• **OBJECTIVE**: From the court opinion below, return word for word the passage that starts with "Opinion of the" and ends with "receiver has appealed.".

Hills v. Skagit Steel & Iron Works

Washington Supreme Court
Hills v. Skagit Steel & Iron Works, 122 Wash. 22 (Wash. 1922)
210 P. 17; 1922 Wash. LEXIS 1102
Bridges

Hills v. Skagit Steel & Iron Works

Opinion of the Court

Bridges, J.

-Action by the receiver of an insolvent corporation against certain alleged stockholders to collect unpaid portions of stock. From a judgment in favor of the defendants, the receiver has appealed.

The prevailing facts are: In 1912, one R. W. Scott was engaged in the business of repairing automobiles in the city of Seattle. He did business under the name of Scott Machine Works. He was of a mechanical turn of mind and, during the course of his labors, conceived the idea of converting Ford touring cars *23into light trucks by extending the frame and using the rear axle of the Ford car as a shaft from which the power was transmitted to the new rear axle of the truck. By the early part of 1915, his ideas had crystallized and he then made application for a patent to his invention. About the same time, he applied for a Canadian patent. The Scott Machine Works, during much of this time, was engaged in constructing trucks in accordance with the Scott ideas as applied for in the patent.

In November, 1915, Scott and one Wright incorporated the Western Truck Attachment Company for the purpose of building trucks according to the Scott idea. Its total capital stock was $50,000, divided into 500 shares, each of the par value of $100. Scott subscribed for 498 shares of the capital stock and Wright subscribed for the other two shares. Scott made a proposition to the company, which was accepted, that he would transfer to it all of the physical assets and good will of the Scott Machine Works and his patents -and application for patents, both in the United States and in Canada, in full payment of his subscription for 498 shares of the capital stock of the company. This deal was shortly afterwards consummated and the company continued to manufacture trucks from Ford touring cars. In order to convert a Ford car into a truck, some thirty separate eastings were required. Some of these were small and inexpensive and some larger and more costly.

• **DATA SEGMENT**:
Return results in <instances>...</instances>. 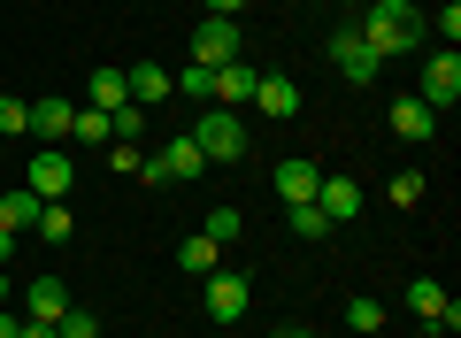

• **OUTPUT**:
Opinion of the Court

Bridges, J.

-Action by the receiver of an insolvent corporation against certain alleged stockholders to collect unpaid portions of stock. From a judgment in favor of the defendants, the receiver has appealed.